[Source data]
——

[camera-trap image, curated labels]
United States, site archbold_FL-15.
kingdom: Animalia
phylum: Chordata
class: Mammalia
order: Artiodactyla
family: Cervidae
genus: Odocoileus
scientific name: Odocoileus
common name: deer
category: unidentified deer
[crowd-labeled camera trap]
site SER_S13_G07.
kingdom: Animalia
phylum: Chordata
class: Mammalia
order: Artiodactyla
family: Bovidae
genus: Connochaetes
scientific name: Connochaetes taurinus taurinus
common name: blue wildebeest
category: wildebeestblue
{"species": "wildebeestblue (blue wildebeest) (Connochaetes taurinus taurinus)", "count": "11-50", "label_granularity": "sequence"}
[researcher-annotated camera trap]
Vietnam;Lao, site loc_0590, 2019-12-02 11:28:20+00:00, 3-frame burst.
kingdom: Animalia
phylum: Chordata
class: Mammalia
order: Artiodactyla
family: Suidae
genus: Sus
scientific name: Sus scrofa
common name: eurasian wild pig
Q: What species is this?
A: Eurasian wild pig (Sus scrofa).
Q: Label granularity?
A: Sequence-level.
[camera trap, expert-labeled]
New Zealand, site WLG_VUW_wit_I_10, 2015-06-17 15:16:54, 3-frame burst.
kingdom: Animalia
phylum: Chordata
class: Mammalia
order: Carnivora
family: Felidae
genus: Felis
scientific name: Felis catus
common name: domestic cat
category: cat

——

Work to be completed: Begin at the line above that has "common name: blue wildebeest" and stop after the line that has "Q: Label granularity?", copying each line exactly and adding nothing else.

Written reply:
common name: blue wildebeest
category: wildebeestblue
{"species": "wildebeestblue (blue wildebeest) (Connochaetes taurinus taurinus)", "count": "11-50", "label_granularity": "sequence"}
[researcher-annotated camera trap]
Vietnam;Lao, site loc_0590, 2019-12-02 11:28:20+00:00, 3-frame burst.
kingdom: Animalia
phylum: Chordata
class: Mammalia
order: Artiodactyla
family: Suidae
genus: Sus
scientific name: Sus scrofa
common name: eurasian wild pig
Q: What species is this?
A: Eurasian wild pig (Sus scrofa).
Q: Label granularity?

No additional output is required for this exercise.